### PROBLEMS TO SOLVE
1. List the titles of the numbered case studies that appear in the econometrics notes.
2. According to the econometrics notes, what kind of estimator is generally needed when unbiasedness is difficult to verify?
3. Echo the passage of the econometrics notes that opens with the words containing "3. Does automated" and closes with "economists/econometricians in a job!".

Points that grabbed my attention, not becoz of the math , but becoz of the nice angrezi that was used :)

  • Model building means moving from a unconditional expectation to conditional expectation.
  • Expected value of a Unbiased estimator equals the parameter to be estimated, irrespective of the number of trials
  • While unbiased is difficult to verify in most situations, Consistent estimator is what is generally needed
  • Examining the asymptotic behavior of the estimate is a clue to its consistency
  • OLS regression method essentially minimizes the variance of the error term by choosing the appropriate parameters for the linear model
  • Don’t ask whether random walk fits the data or not ? Instead ask , “How can I beat the random walk ?”
  • “Are mid-sized cars equally expensive in Japan and in the US, after correction for the exchange rate between these two countries ?” IS FAR BETTER A QUESTION than “Does the purchasing power parity hold good for Japan and USA? "
  • Economic theories deal with aggregated quantities..Empirical work needs fine grained data
  • 7 case studies to illustrate various models
    1. convergence of countries attributes - a Convergence model with no stochastic behavior
    2. Direct mailing problem - probit model for selecting customers for direct mail (a truncated regression model )
    3. Does automated trading improve trading efficiency - use multiple equation regression model for futures and spot
    4. Unemployment and recession linkage – auto regressive model with latent variable…. With all this jazz could anyone have predicted the 10% unemployment rate that the US is facing now !! Sometimes it makes me feel that all macroeconomic variable prediction is just some jazz and has no practical value beyond keeping a few economists/econometricians in a job!

### DATASET EXCERPTS
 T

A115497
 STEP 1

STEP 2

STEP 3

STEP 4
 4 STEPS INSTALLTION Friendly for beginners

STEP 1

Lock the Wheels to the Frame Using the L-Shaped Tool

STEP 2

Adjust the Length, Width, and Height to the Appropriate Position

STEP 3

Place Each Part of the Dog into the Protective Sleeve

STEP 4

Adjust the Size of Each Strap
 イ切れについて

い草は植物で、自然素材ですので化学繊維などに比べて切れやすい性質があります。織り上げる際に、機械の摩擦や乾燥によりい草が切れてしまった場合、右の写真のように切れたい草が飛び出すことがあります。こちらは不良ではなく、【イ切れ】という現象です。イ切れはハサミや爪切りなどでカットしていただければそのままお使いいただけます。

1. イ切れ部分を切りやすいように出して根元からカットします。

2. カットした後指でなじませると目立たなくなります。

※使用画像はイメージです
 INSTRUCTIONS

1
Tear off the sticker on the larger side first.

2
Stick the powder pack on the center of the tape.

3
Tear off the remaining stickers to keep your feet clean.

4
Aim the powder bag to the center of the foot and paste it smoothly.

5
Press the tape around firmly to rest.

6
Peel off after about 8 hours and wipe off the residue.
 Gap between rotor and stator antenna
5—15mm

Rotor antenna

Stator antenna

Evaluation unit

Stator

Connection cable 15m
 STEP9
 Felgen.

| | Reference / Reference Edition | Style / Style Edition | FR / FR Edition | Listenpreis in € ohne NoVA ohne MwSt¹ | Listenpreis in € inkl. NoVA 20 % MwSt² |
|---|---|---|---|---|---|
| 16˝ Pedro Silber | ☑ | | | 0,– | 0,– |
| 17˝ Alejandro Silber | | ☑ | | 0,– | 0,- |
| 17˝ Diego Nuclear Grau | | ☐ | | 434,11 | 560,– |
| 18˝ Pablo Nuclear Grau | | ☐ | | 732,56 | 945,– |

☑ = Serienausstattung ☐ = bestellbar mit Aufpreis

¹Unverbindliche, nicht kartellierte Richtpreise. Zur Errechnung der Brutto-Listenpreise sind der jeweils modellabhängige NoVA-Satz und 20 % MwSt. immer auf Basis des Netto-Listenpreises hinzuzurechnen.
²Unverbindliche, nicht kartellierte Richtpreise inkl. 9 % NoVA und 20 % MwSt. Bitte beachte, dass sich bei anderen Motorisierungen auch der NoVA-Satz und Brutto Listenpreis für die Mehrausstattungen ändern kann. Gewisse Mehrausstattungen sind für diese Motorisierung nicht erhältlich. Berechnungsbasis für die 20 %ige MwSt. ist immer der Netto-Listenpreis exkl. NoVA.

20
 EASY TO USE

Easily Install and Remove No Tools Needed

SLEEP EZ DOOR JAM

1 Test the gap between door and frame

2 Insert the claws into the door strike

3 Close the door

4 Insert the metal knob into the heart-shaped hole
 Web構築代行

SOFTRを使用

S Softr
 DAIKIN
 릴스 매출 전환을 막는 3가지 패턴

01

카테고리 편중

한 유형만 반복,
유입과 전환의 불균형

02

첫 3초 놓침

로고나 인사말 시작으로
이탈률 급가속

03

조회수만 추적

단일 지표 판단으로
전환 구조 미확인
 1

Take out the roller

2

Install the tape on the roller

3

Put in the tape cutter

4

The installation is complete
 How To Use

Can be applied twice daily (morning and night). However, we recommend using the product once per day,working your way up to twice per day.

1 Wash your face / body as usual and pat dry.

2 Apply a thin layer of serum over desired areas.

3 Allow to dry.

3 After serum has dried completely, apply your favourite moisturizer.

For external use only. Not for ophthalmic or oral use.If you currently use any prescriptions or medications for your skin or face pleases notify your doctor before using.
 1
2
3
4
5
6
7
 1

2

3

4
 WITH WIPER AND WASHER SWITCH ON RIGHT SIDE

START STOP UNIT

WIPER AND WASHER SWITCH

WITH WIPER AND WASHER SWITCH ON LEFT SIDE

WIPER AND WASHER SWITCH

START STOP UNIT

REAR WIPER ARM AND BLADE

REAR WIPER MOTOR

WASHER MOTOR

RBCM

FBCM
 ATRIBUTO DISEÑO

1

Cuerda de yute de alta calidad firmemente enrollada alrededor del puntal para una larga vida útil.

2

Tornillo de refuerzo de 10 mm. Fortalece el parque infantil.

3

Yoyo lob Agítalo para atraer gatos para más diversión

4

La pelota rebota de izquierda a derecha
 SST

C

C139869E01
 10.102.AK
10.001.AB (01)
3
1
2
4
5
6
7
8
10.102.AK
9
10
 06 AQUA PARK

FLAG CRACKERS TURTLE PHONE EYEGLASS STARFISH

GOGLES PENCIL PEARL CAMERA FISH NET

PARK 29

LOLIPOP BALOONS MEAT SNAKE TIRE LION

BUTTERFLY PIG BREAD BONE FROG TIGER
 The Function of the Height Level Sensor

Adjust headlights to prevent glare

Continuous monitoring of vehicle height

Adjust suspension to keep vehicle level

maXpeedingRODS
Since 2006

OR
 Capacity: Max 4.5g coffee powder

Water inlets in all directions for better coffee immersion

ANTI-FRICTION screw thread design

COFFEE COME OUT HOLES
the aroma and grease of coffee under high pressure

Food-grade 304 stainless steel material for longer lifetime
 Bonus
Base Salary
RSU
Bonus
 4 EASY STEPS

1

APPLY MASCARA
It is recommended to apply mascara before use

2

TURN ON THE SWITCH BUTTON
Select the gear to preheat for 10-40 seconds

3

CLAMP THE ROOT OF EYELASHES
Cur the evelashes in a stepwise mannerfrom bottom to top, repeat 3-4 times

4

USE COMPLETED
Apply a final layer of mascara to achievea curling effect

### ANSWER SET
1.
1. Convergence of countries attributes
2. Direct mailing problem
3. Does automated trading improve trading efficiency
4. Unemployment and recession linkage

2. A consistent estimator.

3.
3. Does automated trading improve trading efficiency - use multiple equation regression model for futures and spot
    4. Unemployment and recession linkage – auto regressive model with latent variable…. With all this jazz could anyone have predicted the 10% unemployment rate that the US is facing now !! Sometimes it makes me feel that all macroeconomic variable prediction is just some jazz and has no practical value beyond keeping a few economists/econometricians in a job!